• Estratto del documento:
----------

Dalle Ande boliviane quasi un western ecologico: ma anche molto di più

In Cinema

“Utama – Le terre dimenticate” del fotografo e regista Alejando Loyaza Grisi, premiato al Sundance e in altri festival, rappresenterà il suo paese all’Oscar per il miglior film straniero. Sullo sfondo di un altopiano splendido e quasi infinito, dove l’esistenza è impossibile per la siccità, l’indomito allevatore Virginio vive con la moglie e i suoi lama che non riesce più a portare al pascolo. Il nipote viene dalla città per convincerlo a seguirlo: ma come si possono lasciare la terra e le proprie radici?

E’ senza dubbio un debutto di qualità, di grande coerenza tematica e visiva quello del 37enne regista e fotografo boliviano Alejandro Loayza Grisi, che in Utama – Le terre dimenticate affronta le condizioni di vita impossibili, sul piano materiale e psicologico, della popolazione andina del suo paese, e al tempo stesso il dramma dell’abbandono delle proprie radici e delle proprie terre. Tema strettamente correlato al forte impulso all’urbanizzazione che dilaga in tutto il mondo, e porta con se una quasi inevitabile spinta a modelli di esistenza sempre più omogenei e omologati dall’industria del consumo, dominante nelle città e nelle megalopoli di mondi in partenza molto diversi tra loro.

----------

• Una serie di record:
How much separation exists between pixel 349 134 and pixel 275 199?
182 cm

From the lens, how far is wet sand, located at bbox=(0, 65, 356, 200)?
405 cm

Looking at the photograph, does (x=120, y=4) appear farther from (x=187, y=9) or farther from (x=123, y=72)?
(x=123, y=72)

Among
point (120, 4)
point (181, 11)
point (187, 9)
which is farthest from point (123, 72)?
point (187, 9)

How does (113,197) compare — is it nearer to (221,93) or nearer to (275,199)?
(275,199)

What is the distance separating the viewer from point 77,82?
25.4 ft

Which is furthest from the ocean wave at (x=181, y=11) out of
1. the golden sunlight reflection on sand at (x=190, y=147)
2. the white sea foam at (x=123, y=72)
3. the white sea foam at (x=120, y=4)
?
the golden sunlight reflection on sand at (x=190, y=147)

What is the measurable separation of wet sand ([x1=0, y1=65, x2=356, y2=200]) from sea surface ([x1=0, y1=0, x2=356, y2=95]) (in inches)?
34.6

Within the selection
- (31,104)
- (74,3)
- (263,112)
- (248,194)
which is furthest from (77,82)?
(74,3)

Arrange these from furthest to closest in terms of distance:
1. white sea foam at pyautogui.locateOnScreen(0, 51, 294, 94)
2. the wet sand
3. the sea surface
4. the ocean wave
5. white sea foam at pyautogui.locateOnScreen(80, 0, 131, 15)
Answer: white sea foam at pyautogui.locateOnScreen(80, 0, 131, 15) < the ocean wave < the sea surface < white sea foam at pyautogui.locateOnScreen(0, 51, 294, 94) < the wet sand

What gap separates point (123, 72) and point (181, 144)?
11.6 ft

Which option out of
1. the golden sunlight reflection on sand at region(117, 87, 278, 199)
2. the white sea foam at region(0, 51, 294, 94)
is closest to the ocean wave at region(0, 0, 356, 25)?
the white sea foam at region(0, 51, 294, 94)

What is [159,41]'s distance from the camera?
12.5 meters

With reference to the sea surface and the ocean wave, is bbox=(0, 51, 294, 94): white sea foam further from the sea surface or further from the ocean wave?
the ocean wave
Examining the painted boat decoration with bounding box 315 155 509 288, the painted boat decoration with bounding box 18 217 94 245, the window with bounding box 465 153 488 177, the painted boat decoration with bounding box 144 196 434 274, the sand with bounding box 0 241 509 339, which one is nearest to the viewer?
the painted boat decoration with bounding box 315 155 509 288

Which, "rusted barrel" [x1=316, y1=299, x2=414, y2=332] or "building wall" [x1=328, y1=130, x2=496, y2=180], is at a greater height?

----------

• Cosa fare:
A) Riproduci identico il tratto dei record che va dalla riga contenente "Examining the painted" fino alla fine dei record, estremi inclusi.
B) Scrivi il seguito della recensione del film Utama, riprendendo subito dopo la sua ultima frase.
I record non hanno alcun rapporto con la recensione del film Utama.

• Risposte per compito:
A)
Examining the painted boat decoration with bounding box 315 155 509 288, the painted boat decoration with bounding box 18 217 94 245, the window with bounding box 465 153 488 177, the painted boat decoration with bounding box 144 196 434 274, the sand with bounding box 0 241 509 339, which one is nearest to the viewer?
the painted boat decoration with bounding box 315 155 509 288

Which, "rusted barrel" [x1=316, y1=299, x2=414, y2=332] or "building wall" [x1=328, y1=130, x2=496, y2=180], is at a greater height?

B)
Incarna questa dialettica, piena di dubbi e tormenti personali, lo scontro tra un anziano allevatore, Virginio (José Calcina) che vive con l’energica moglie Sisa (Luisa Quispe) in una modesta fattoria sull’altipiano, e il nipote amato, a sua volta assai affezionato Clever (Santos Choque), in arrivo dalla città per tentare di convincere il solitario patriarca a seguirlo. Portare ogni giorno al pascolo le decine di lama che possiede è una fatica ormai insormontabile per la sua età e le sempre più precarie condizioni di salute; accanto a questo nel film si affaccia con forza il tema della siccità (non piove da quelle parti da un anno e mezzo) che sempre più affligge la regione, declinazione del più complessivo cambiamento climatico globale, che rende quasi impossibile continuare a vivere lì. Due generazioni giocano così il loro conflitto tra una modernità ragionevole ma anche impersonale, troppo lontana da chi ne diffida avendo sposato fin dalla nascita modelli lontani, e una vita legata a credenze ancestrali e stili di vita rifiutati dalla stessa evoluzione della natura, pure indotta da vari errori dell’uomo nel suo modo di rapportarsi ad essa.

Perché se per gli indiani Quechua l’uomo e la natura sono una cosa sola, un’entità quasi inscindibile, il rigore della sua esistenza ha raggiunto un’intensità ormai insopportabile anche per il granitico Virginio. E l’apparato visivo del film, esaltato dal vasto, splendido deserto incorniciato in lontananza dalle montagne andine e da un cielo azzurro e terso (ben ripreso dall’ottima fotografa argentina Barbara Alvarez), si delinea subito come fondamentale anche per il contenuto e la forma del racconto, che tanto gioca sui silenzi, sugli sguardi significanti dei protagonisti, impersonati, nel caso dei due anziani, da attori non professionisti molto espressivi. Dice Loyaza: “Le immagini sono molto più facili per me delle parole: avevo le idee così chiare su come doveva apparire il film che ne ho disegnato tutto lo storyboard”.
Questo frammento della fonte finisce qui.